WHAT THE EXERCISE ASKS -> Work out how many lines of the records contain "United". Answer with the number and nothing else.

RECORD EXCERPTS ->
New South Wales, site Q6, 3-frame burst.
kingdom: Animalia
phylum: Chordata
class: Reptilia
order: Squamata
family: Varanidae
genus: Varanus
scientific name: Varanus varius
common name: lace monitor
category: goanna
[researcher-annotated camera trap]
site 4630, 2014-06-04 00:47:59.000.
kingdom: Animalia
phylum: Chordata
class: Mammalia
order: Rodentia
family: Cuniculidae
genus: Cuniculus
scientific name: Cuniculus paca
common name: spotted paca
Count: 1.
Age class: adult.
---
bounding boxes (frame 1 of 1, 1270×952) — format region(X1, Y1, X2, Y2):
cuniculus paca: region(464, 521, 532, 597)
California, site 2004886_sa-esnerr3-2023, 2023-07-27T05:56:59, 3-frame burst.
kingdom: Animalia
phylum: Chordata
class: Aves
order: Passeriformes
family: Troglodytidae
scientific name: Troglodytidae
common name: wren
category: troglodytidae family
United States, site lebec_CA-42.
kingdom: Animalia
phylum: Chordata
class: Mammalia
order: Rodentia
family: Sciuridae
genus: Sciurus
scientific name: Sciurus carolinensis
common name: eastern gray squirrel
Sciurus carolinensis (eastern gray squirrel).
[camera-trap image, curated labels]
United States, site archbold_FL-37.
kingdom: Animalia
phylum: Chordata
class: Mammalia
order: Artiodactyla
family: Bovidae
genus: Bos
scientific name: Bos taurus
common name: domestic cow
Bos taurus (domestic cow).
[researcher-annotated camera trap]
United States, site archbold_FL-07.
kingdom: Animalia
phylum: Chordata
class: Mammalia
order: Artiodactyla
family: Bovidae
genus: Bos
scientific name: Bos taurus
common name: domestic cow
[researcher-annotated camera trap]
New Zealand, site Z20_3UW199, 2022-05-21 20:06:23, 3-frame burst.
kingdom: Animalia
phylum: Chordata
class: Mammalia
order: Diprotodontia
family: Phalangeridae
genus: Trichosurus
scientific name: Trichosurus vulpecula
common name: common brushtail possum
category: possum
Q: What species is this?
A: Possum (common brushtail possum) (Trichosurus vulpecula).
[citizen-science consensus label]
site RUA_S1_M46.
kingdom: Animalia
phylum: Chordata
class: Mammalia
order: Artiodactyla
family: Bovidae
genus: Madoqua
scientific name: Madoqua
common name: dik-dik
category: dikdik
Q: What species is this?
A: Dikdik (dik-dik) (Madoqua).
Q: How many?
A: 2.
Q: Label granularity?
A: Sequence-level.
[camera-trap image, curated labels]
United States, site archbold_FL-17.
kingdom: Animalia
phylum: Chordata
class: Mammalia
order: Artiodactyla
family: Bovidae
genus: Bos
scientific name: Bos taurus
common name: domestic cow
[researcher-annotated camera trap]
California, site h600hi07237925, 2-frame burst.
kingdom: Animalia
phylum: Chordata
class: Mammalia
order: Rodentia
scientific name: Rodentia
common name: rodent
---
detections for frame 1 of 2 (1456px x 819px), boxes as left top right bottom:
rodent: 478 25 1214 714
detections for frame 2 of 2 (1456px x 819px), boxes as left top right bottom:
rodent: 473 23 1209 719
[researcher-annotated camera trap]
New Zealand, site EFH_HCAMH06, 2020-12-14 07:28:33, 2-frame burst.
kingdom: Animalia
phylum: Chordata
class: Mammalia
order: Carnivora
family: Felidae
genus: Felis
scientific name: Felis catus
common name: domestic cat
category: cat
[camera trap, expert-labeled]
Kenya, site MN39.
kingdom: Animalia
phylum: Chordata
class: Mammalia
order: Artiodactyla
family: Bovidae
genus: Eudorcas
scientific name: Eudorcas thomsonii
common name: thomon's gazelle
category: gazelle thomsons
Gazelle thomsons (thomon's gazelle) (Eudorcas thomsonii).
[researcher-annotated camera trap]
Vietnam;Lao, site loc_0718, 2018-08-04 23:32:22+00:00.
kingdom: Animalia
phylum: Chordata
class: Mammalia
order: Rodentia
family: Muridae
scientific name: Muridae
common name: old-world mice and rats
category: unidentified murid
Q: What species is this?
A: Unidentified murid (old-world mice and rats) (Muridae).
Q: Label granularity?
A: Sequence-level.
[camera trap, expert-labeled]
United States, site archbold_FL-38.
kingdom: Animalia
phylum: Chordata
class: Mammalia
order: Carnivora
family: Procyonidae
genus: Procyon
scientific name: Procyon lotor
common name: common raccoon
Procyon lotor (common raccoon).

RESULT -> 5